::: RECORDS SHOWN :::
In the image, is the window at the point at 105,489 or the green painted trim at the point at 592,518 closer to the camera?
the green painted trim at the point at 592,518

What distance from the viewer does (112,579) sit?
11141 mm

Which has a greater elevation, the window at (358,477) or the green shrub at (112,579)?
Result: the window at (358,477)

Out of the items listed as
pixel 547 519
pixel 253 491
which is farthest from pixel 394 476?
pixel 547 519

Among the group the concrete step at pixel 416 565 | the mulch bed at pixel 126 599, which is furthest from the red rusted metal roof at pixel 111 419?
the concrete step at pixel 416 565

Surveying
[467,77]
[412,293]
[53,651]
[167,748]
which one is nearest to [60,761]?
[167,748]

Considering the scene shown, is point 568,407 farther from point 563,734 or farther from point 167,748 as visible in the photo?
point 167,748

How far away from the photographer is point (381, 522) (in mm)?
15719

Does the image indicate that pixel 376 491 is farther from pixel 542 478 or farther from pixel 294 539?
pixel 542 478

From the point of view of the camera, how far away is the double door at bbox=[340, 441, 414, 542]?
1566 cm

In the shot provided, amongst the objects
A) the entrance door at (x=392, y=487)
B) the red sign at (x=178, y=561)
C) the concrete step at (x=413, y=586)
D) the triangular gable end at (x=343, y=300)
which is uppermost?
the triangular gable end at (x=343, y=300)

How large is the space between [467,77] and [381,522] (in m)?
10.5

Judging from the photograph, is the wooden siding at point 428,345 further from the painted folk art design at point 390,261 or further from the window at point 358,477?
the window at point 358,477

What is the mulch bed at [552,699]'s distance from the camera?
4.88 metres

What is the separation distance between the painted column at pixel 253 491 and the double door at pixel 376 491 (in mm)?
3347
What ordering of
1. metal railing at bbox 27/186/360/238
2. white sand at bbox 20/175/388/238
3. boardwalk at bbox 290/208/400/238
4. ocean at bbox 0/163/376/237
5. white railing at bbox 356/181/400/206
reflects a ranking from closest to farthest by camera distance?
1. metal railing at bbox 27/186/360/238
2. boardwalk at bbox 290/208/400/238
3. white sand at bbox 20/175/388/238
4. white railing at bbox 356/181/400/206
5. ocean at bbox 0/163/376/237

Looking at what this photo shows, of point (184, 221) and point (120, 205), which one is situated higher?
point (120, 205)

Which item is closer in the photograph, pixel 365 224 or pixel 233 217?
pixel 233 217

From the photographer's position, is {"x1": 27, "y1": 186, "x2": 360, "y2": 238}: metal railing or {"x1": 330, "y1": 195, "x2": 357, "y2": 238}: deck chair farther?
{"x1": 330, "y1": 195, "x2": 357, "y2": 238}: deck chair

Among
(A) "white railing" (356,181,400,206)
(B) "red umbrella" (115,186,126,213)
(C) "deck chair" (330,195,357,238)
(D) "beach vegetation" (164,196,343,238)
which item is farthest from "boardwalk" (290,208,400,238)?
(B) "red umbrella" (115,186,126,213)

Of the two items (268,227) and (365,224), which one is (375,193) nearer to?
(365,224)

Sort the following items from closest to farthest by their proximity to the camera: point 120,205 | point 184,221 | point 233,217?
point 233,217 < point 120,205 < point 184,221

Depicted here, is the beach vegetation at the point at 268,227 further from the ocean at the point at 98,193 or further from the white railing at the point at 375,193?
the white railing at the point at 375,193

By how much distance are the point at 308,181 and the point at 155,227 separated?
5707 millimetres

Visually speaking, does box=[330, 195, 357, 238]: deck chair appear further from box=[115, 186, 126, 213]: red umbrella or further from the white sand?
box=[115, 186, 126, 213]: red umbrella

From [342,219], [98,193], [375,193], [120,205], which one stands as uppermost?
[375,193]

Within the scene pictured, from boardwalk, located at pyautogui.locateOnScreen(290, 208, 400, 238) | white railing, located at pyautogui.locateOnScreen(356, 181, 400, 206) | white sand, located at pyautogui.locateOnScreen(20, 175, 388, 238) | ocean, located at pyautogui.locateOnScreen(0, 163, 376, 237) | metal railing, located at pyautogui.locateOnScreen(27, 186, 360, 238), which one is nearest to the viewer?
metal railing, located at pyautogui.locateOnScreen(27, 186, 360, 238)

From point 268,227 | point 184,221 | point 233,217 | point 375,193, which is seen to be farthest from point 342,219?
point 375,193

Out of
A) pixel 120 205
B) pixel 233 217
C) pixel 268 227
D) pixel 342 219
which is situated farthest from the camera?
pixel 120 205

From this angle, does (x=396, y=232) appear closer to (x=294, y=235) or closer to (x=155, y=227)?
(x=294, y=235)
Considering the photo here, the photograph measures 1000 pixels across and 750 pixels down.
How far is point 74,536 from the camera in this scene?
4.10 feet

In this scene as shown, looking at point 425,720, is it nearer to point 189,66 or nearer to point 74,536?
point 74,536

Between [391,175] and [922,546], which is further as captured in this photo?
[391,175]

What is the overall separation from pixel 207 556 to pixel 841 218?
:::
• **SET EXERCISE**:
Reproduce word for word the part of the rows that opens with the first line and closes with the line containing "Result: the window at (358,477)", including both of those lines.

• **TASK ANSWER**:
In the image, is the window at the point at 105,489 or the green painted trim at the point at 592,518 closer to the camera?
the green painted trim at the point at 592,518

What distance from the viewer does (112,579) sit?
11141 mm

Which has a greater elevation, the window at (358,477) or the green shrub at (112,579)?
Result: the window at (358,477)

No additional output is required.